Studenten (mede)zeggenschap

De universiteitsraad als een Tweede Kamer van de universiteit. Dit klinkt wellicht gek, maar deze vergelijking is tijdens de eerste termijn van de behandeling van de Wet versterking bestuurskracht meerdere malen door kamerleden gebruikt.

Geschreven door Mark van den Hove

Verschillende partijen in de Kamer zijn van mening dat studenten en docenten meer inspraak moeten krijgen in het onderwijs dat de universiteit aanbiedt. De minister heeft in hun ogen maar half werk geleverd met de Wet versterking bestuurskracht.
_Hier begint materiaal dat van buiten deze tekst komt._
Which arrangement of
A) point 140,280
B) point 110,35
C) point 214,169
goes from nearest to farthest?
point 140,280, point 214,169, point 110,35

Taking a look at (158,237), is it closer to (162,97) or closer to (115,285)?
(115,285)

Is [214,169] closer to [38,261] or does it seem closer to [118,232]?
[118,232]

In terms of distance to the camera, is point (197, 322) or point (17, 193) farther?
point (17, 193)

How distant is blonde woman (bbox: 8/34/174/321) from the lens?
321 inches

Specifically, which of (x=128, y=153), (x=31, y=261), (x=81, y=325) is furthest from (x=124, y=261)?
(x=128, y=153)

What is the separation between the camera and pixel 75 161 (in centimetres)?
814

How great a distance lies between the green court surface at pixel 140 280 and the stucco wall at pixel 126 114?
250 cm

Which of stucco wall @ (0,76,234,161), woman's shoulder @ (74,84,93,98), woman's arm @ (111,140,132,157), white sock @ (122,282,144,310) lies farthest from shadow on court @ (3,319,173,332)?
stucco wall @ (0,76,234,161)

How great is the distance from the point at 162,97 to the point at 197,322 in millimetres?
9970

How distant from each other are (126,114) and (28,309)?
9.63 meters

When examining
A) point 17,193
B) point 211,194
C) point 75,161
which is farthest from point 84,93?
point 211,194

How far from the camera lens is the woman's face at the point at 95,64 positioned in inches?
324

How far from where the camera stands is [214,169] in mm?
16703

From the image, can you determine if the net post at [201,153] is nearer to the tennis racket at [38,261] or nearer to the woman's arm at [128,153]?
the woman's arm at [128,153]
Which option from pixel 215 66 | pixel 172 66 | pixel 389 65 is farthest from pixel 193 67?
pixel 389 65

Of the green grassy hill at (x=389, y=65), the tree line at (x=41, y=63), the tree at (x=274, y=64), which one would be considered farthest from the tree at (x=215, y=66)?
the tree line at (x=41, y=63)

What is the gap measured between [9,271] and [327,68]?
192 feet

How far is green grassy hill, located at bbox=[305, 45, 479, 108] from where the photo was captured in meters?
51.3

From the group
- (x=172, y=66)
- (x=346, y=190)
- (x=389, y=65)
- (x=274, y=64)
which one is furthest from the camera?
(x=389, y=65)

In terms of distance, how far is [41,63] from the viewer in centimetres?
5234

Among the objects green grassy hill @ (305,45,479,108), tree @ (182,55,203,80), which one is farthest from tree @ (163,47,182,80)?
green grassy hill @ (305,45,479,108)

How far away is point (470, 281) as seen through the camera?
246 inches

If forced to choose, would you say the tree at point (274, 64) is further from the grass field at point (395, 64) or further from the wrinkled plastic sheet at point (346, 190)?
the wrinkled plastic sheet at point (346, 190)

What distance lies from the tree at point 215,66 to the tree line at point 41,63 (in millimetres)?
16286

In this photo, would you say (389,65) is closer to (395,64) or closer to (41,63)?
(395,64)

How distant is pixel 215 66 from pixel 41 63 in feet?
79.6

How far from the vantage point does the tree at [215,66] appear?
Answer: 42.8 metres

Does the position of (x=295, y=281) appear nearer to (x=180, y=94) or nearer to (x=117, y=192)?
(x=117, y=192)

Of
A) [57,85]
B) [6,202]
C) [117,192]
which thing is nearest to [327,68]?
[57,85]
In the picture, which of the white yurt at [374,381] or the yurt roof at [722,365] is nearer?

Met ruim veertig amendementen proberen meerdere coalities vanuit de kamer de studenten en docenten een grotere rol te geven. Enkele voorbeelden zijn een bindende voordracht aan de raad van toezicht door de universiteitsraad bij de benoeming van een bestuurder. Daarnaast worden de opleidingscommissies uitgerust met een grote verscheidenheid aan bevoegdheden, waaronder instemmingsrecht op het opleidingsspecifieke deel van het OER.

Gisteren werd het debat in de tweede termijn voortgezet. De eerste termijn nam ruim vier uur in beslag. De minister heeft schriftelijk gereageerd. Partijen gingen nader met elkaar in debat.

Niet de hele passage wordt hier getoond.